Compiti>
1 – Elenca tutti i numeri scritti in cifre che nel testo sugli sbarchi esprimono una quantità, escludendo date e anni.
2 – Riporta parola per parola il passo del testo sugli sbarchi: parti dalle parole "I dati aggiornati" e fermati dopo "Nigeria quelle principali.".

Estratto del testo>
☆ ☆ ☆ ☆

I dati aggiornati al 3 febbraio ci dicono infatti che gli sbarchi nel 2020 sono saliti a 1.751 contro i 202 dello stesso periodo del 2019: conti alla mano un aumento di quasi 9 volte.

Anche le nazionalità dei clandestini sono le solite, provenienti da paesi certo non privi di difficoltà non in guerra né afflitti da carestie o pestilenze, a conferma che si tratta di migranti economici, non certo di persone che possano venire considerati rifugiati: Iraq, Algeria, Bangladesh, Costa d’Avorio, Guinea, Iran, Tunisia, Marocco, Mali e Nigeria quelle principali.

Da rilevare che non ha avuto alcun effetto sulle politiche immigrazioniste del governo Conte 2 l’allarme terrorismo giunto dalla Libia secondo cui tra i 3mila mercenari siriani inviati da Ankara a Tripoli e appartenenti a milizie jihadiste e di al-Qaeda, alcune decine “hanno iniziato a lasciare il territorio libico alla volta dell’Italia” e “almeno 17 sono già arrivati” nella Penisola.

☆ ☆ ☆ ☆

Contenuto del dataset>
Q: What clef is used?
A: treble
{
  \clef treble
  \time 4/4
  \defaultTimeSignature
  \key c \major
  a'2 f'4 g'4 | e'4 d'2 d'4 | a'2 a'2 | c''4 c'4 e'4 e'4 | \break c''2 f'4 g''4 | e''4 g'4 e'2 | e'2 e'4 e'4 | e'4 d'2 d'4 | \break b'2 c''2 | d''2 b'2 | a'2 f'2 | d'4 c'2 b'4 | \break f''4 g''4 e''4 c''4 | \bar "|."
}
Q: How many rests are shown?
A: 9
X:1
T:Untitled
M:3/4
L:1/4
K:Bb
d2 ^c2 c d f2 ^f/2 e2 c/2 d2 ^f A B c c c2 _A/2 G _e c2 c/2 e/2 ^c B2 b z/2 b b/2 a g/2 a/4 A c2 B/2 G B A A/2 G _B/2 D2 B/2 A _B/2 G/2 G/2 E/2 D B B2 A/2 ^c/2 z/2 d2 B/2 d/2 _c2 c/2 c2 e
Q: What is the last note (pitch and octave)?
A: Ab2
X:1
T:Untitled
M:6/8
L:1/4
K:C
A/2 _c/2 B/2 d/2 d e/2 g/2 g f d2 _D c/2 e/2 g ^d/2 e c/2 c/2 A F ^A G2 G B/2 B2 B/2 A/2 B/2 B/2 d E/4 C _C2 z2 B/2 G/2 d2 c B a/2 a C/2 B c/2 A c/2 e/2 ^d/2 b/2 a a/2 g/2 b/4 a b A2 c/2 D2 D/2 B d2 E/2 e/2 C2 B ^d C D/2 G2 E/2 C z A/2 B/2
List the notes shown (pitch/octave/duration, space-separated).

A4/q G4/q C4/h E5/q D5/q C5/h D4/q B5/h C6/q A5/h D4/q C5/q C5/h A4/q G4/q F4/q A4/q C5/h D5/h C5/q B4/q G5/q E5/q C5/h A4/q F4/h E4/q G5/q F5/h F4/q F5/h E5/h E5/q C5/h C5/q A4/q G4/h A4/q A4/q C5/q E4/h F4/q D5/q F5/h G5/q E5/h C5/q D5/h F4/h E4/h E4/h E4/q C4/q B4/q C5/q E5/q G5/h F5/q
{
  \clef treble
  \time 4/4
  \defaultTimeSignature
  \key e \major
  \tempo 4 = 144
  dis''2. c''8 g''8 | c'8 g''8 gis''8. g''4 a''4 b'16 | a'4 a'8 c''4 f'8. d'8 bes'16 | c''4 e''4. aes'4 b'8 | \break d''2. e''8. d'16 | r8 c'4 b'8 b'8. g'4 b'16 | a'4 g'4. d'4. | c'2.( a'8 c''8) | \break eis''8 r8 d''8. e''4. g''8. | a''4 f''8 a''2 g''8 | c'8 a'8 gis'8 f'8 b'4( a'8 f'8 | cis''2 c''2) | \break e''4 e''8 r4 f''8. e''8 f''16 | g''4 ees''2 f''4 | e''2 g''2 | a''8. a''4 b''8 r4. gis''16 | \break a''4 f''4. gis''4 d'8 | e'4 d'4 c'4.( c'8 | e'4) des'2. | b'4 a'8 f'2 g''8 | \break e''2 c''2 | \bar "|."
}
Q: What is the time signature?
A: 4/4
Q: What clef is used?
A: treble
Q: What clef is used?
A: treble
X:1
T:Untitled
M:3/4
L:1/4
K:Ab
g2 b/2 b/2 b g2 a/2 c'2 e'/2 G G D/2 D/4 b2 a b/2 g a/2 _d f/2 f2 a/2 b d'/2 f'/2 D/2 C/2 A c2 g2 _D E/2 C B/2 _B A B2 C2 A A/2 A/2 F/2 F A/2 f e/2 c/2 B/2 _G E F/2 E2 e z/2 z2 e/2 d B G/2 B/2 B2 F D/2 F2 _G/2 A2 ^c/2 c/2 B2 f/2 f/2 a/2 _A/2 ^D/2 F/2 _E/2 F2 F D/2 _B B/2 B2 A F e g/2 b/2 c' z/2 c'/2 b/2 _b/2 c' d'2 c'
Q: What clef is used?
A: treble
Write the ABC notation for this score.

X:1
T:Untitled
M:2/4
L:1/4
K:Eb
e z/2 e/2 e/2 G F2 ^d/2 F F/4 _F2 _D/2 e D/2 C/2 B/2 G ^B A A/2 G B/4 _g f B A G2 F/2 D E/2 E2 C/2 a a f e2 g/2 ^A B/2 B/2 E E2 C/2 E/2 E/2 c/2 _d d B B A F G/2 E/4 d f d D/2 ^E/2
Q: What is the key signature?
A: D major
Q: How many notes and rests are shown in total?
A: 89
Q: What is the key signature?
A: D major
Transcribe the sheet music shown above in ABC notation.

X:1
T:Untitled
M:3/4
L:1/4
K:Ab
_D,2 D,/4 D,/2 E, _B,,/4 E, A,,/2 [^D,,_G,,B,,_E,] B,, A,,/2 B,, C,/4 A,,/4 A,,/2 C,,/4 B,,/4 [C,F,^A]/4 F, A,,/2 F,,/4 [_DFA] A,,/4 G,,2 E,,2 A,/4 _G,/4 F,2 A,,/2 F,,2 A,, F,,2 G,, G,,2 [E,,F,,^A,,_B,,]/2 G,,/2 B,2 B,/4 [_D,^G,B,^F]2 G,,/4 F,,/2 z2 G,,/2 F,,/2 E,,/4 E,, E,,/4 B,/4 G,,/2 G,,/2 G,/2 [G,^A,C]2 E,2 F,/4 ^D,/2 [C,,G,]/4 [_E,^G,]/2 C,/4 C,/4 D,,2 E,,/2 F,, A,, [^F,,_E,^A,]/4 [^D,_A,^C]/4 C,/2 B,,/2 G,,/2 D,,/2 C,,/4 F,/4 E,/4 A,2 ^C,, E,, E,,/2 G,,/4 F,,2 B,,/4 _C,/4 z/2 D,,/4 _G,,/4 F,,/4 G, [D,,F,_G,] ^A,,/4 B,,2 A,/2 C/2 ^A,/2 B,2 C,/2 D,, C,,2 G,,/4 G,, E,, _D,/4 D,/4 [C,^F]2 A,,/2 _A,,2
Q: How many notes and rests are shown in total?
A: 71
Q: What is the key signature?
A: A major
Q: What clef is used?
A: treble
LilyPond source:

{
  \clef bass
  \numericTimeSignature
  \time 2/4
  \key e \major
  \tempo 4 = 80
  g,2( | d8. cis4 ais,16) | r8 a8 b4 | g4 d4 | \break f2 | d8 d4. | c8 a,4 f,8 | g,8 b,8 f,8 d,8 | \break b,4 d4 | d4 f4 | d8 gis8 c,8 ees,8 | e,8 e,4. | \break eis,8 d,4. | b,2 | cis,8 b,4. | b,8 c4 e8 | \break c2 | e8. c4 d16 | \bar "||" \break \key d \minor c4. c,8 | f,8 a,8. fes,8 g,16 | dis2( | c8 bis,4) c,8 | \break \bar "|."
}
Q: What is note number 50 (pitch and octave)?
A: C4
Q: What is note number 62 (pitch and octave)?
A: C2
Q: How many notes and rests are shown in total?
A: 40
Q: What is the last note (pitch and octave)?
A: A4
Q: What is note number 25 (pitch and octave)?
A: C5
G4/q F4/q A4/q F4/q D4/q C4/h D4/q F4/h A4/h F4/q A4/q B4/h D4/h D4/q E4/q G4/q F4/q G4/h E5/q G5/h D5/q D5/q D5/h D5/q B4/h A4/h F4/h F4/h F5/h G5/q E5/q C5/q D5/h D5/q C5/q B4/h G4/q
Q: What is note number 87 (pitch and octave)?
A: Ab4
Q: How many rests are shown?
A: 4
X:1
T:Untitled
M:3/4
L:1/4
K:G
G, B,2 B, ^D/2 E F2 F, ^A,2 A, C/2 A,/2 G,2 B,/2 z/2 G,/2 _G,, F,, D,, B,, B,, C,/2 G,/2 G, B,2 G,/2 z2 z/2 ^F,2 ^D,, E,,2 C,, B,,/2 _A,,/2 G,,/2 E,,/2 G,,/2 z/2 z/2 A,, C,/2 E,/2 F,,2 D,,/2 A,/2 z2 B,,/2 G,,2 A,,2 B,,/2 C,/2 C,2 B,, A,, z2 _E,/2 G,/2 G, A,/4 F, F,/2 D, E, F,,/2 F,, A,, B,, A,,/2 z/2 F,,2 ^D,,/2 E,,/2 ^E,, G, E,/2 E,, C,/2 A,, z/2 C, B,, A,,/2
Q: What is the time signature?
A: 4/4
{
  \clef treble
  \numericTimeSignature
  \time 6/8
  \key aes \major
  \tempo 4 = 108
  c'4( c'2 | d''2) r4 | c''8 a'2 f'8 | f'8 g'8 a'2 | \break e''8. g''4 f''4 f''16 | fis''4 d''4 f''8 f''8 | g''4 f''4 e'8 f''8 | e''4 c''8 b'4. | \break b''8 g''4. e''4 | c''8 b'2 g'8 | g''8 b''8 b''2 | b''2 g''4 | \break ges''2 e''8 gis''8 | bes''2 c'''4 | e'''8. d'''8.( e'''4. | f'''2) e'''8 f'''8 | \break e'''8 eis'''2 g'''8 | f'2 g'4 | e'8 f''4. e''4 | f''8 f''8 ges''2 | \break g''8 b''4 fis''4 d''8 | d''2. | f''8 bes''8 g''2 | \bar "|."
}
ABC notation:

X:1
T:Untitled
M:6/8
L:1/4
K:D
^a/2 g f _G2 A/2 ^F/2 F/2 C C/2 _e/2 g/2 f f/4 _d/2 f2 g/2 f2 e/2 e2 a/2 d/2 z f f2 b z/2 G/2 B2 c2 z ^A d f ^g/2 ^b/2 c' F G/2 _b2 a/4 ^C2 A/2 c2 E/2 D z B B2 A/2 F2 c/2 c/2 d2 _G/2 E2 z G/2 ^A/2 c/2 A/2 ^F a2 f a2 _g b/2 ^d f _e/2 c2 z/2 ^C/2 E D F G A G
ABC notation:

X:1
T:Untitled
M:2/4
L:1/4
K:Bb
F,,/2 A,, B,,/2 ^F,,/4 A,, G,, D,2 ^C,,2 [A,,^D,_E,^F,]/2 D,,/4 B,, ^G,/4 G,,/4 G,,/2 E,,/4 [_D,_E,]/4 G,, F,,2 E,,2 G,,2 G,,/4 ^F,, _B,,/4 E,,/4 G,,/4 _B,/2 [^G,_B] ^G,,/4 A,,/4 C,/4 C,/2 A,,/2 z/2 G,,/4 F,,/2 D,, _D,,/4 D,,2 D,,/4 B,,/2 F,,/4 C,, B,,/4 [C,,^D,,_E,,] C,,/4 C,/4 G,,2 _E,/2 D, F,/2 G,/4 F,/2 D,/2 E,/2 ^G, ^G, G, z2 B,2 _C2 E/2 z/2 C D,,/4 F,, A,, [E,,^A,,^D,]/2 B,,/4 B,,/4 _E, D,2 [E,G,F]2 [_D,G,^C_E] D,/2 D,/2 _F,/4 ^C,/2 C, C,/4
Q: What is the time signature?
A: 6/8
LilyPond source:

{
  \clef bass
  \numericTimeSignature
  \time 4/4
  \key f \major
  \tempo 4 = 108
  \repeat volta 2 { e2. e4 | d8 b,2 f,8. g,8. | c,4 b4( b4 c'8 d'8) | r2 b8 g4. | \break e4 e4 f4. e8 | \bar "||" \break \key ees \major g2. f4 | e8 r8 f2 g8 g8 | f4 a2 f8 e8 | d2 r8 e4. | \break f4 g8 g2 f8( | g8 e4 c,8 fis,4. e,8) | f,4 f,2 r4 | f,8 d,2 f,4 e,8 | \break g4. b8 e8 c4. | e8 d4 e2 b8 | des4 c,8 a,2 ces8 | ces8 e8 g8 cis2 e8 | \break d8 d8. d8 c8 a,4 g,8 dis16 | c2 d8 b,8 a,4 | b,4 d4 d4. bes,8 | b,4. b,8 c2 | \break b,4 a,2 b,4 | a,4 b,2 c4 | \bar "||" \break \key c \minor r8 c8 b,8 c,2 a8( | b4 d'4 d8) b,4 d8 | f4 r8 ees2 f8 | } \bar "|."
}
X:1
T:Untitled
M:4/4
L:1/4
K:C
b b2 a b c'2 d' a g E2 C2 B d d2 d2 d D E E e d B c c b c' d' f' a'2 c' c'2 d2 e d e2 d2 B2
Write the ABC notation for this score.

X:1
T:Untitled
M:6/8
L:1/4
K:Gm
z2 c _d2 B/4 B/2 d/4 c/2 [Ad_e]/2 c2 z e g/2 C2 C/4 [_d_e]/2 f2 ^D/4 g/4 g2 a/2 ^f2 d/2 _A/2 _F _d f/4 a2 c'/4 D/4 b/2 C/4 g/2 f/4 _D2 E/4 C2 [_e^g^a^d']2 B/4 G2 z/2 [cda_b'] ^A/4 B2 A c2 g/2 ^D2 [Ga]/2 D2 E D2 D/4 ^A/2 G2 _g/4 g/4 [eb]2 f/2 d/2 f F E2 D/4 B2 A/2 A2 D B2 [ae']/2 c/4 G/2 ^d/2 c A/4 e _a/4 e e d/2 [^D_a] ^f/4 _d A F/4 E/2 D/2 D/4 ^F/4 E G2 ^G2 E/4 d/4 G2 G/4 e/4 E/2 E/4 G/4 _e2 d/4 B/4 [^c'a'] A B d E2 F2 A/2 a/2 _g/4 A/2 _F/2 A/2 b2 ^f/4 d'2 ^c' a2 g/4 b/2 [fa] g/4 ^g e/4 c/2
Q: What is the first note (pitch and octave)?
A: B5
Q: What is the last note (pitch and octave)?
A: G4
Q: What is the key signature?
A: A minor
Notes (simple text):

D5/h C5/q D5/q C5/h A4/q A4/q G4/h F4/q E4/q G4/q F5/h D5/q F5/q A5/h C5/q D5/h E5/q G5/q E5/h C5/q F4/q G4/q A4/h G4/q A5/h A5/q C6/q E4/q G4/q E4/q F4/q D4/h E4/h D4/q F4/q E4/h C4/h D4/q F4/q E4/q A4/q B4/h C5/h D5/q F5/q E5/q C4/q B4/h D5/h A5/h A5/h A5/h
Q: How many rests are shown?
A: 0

☆ ☆ ☆ ☆

Risposte per compito>
1 – 1.751; 202; 9; 3mila; 17

2 –
I dati aggiornati al 3 febbraio ci dicono infatti che gli sbarchi nel 2020 sono saliti a 1.751 contro i 202 dello stesso periodo del 2019: conti alla mano un aumento di quasi 9 volte.

Anche le nazionalità dei clandestini sono le solite, provenienti da paesi certo non privi di difficoltà non in guerra né afflitti da carestie o pestilenze, a conferma che si tratta di migranti economici, non certo di persone che possano venire considerati rifugiati: Iraq, Algeria, Bangladesh, Costa d’Avorio, Guinea, Iran, Tunisia, Marocco, Mali e Nigeria quelle principali.